When I was in New Orleans last week, my friend, Dr. Silas Lee, invited me to give a guest lecture to his class on 20th century African American urban life at Xavier University.
I ended up learning more about the challenges residents face as they try to rebuild their homes and neighborhoods.
The students expressed frustration with the claim that "this town is coming back." One student said, "When I hear that New Orleans is back, on my street lawns haven't been touched. We need help coping with the issue. It's not simple when you see it on a daily basis."
They dismissed the candidates' promise of, ahem, gumbo in every pot as pandering. Hillary Clinton's and Barack Obama's sincerity was questioned in part because they have affected a preacher's cadence when speaking before predominantly black audiences.
The cameraman may have captured the video (or perhaps just the audio) of Nagin blowing past his colleague because he was off the clock. So, while his constituents are struggling 24/7 to rebuild their lives and homes, their, um, leader punches a clock.
The vigil was held in Jackson Square to expiate the sins of omission and commission of President Bush, who two years ago stood before the American people and promised to "do what it takes."

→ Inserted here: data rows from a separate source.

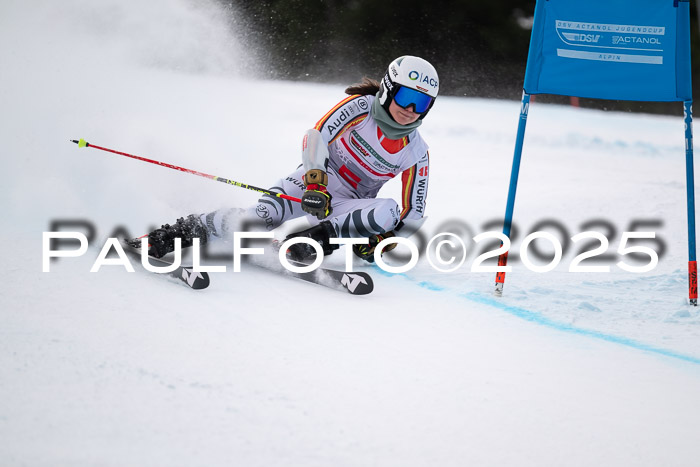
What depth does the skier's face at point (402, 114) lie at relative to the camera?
283 cm

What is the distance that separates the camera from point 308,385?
5.36 feet

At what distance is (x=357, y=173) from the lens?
125 inches

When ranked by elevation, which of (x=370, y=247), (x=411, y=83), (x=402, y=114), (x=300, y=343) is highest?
(x=411, y=83)

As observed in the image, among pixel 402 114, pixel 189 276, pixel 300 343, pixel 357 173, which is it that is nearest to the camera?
pixel 300 343

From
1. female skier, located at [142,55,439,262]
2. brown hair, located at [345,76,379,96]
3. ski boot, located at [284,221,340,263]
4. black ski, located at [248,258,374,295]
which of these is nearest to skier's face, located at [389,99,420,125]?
female skier, located at [142,55,439,262]

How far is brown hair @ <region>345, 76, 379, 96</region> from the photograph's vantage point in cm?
312

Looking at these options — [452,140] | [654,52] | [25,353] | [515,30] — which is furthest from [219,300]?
[515,30]

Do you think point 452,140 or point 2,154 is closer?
point 2,154

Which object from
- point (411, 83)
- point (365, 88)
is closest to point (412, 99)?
point (411, 83)

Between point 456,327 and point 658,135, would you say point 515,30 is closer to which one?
point 658,135

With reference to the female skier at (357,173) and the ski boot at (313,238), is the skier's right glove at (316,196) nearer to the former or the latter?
the female skier at (357,173)

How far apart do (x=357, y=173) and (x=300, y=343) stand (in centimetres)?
140

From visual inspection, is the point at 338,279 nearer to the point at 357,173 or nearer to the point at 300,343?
the point at 357,173

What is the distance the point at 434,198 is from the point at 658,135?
18.4 ft
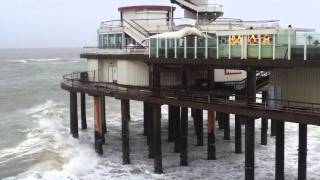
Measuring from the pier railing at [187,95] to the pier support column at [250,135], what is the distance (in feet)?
1.39

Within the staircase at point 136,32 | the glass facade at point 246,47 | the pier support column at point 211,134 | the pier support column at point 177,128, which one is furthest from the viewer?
the staircase at point 136,32

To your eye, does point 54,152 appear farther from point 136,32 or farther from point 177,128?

But as the Rev. Al Sharpton noted:
This disaster started with broken levees. It was continued in this square with broken promises. The government let the people down. Drive-by sympathy cannot fix the city.
Something is wrong when you can see weapons of mass destruction in Iraq but you can't see a hurricane in New Orleans. Bush can find money to rebuild Baghdad but he cannot find the will to rebuild New Orleans.
Don't blame God for the government's neglect. The hurricane was God. The levee breach was government. We will stay with you until the job is done.
In declaring "better days are ahead," Bush continues to ignore the plight of the 33,000 New Orleanians who are trapped in FEMA trailers. Homeowners, whose ability to pass on wealth to the next generation was lost in the flood, and renters, who have been locked out of public housing, know what it means to miss New Orleans.
Heavenly Father, make us strong to do Your work, willing to heed and hear Your will, and write on our hearts these words: "Use power to help people." For we are given power not to advance our own purposes, nor to make a great show in the world, nor a name. There is but one use of power and it is to help people. -- President George H.W. Bush, Jan. 20, 1989
Rev. Thomas preached, "We need to stir things up and keep stirring things up."
And they were stirring things up in Congo Square, where the People's Hurricane Relief Fund held a political rally. The participants vowed to continue to fight to ensure Katrina survivors can come back home. Their battle cry: "We're fired up. Won't take no more."
I got spiritual nourishment at the prayer breakfast but in Congo Square, I felt the spirit of the ancestors, who gave black folks the strength and resilience to survive the worst natural man-made disaster in U.S. history.
During the rally, the sky opened up and there was a downpour. Still, the Hot 8 Brass Band played on and people danced.
I was so fired up I walked back to my hotel through the pouring rain. For nearly an hour, I waded through the water and tried to get a sense of what Katrina survivors experienced two years ago.
As for the recovery effort, Melanie noted that outside the French Quarter:
All it takes is a five-minute ride in either direction, and you know it's not okay. If this thing stays as it is, it will be one of the largest forced migrations of this century and the last.
So we will march and rally to show Katrina survivors that they matter. We care and we have not forgotten the anger we felt two years ago as we watched their suffering on CNN and other media outlets.
From 2 pm to 5 pm CST, there will be a rally in front of Halls A and B of the Ernest N. Morial Convention Center, the site of unimaginable misery, perseverance and survival. CNN is expected to broadcast the event live so tune in.
But don't just sit there like a bump on a log -- multitask. Flood Congress with calls and emails and demand an equitable recovery here.
I'm in New Orleans, where the sense of loss is palpable from the moment one deplanes at the Louis Armstrong Airport. The presence of absence evokes a Southern belle sitting on her front porch waiting for a gentleman caller who never shows up.
Like all communities, we in New Orleans have a microscopic perception of culture. It's a way of living – the food we eat, the institutions we're committed to – the people we're used to interacting with.
Anyone who loses a component of their culture, it's like losing an immediate family member, a part of your soul, the essence of what makes your community. It's part of the spirit of a neighborhood.
Silas told me New Orleans is losing the social anchors of its neighborhoods – churches, grocery stores, barber shops. "The people made those institutions."